Every line in the entries where "site" is found should be copied.

### ENTRIES SUPPLIED
....

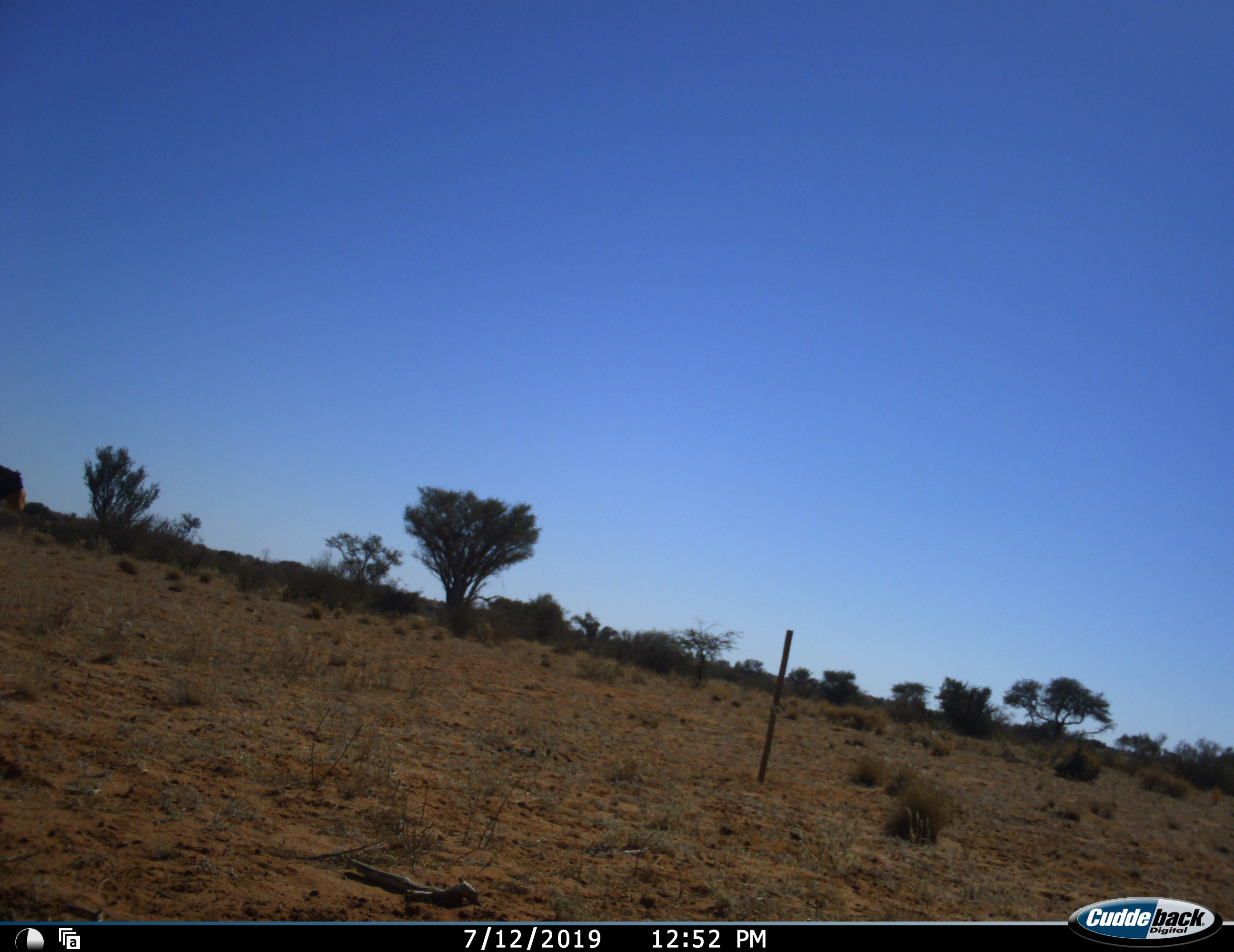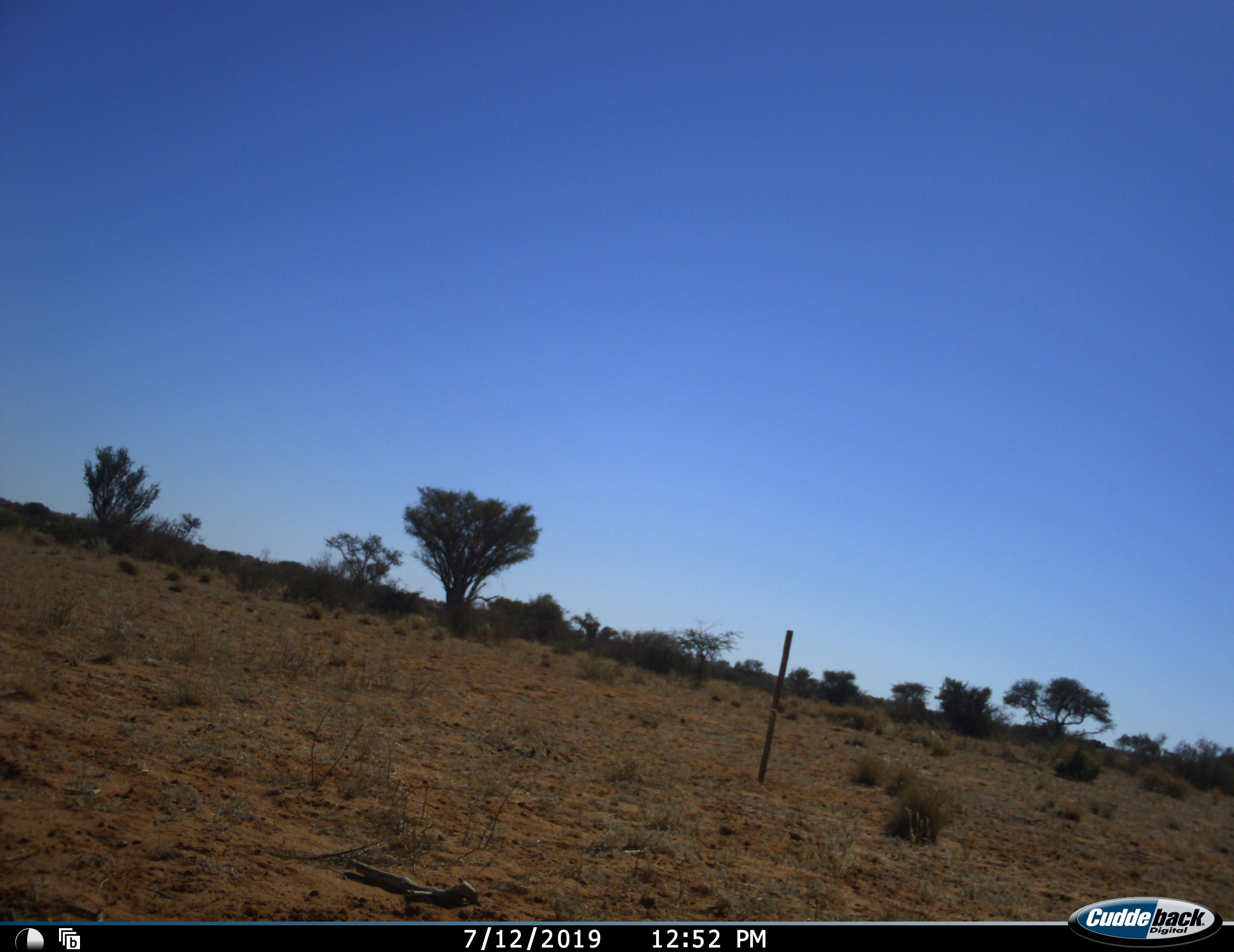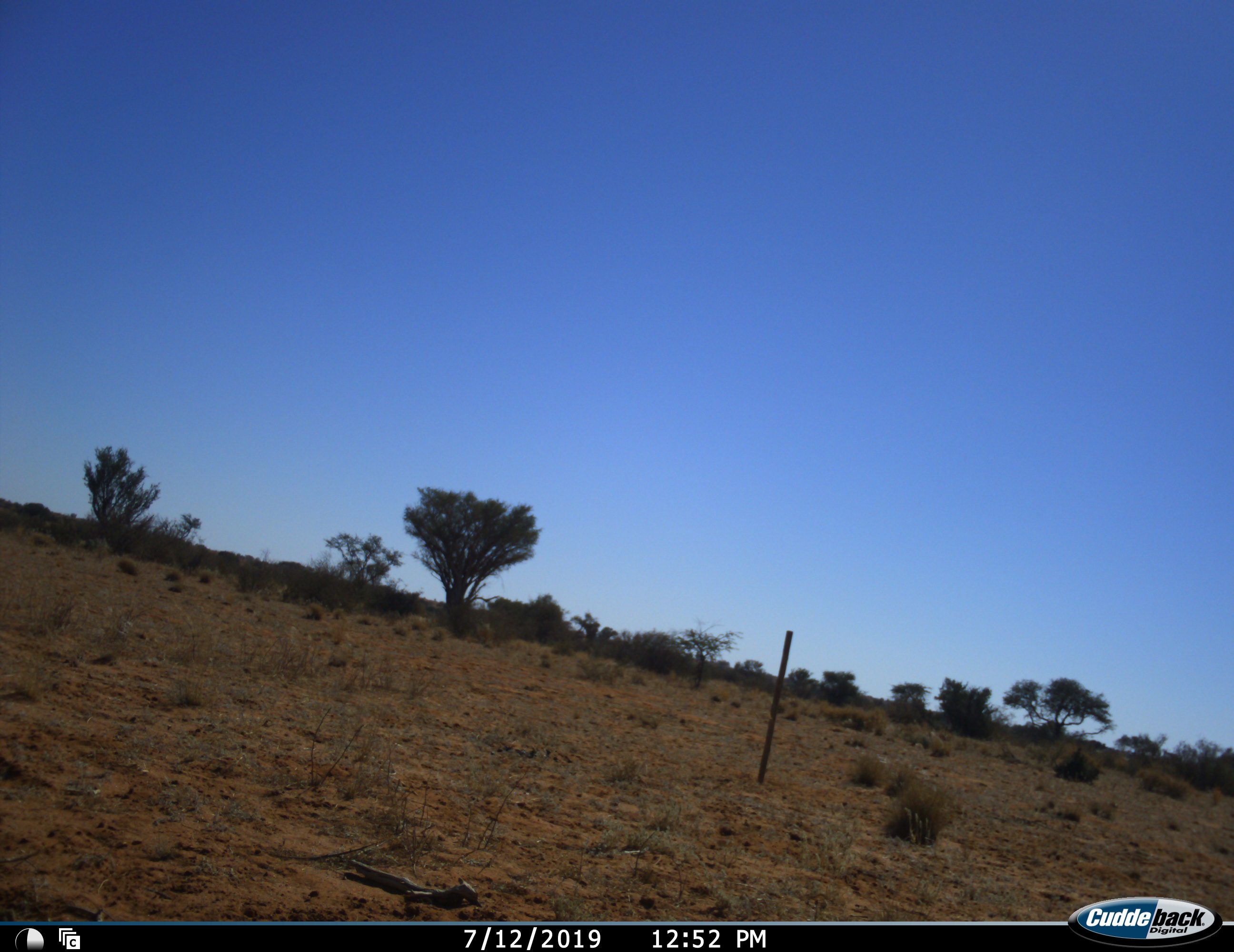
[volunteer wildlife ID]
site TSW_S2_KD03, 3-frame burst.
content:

....

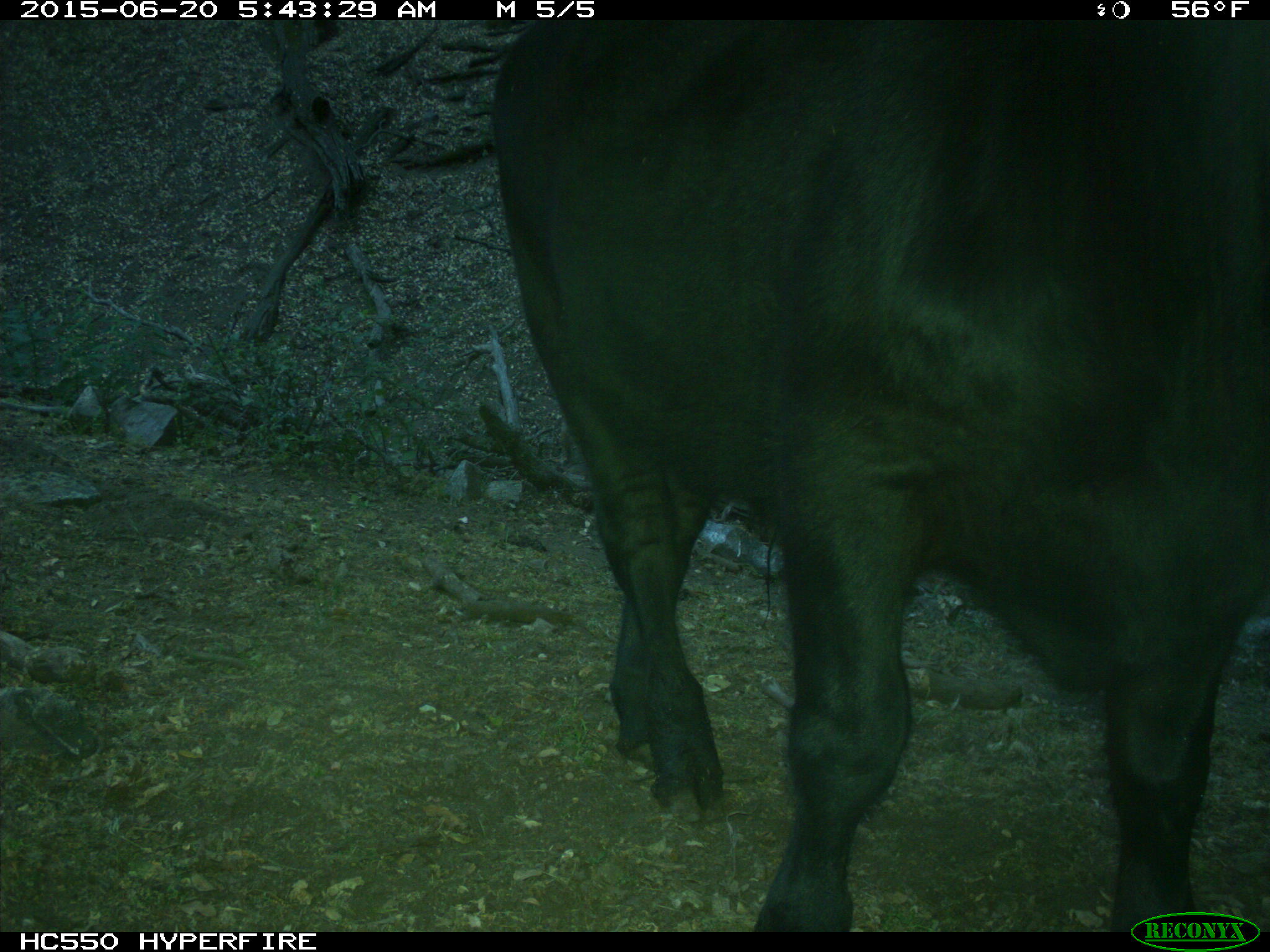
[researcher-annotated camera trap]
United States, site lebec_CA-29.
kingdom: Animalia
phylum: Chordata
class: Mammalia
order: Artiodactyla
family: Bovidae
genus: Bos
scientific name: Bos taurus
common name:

....

### ANSWER SPACE
site TSW_S2_KD03, 3-frame burst.
United States, site lebec_CA-29.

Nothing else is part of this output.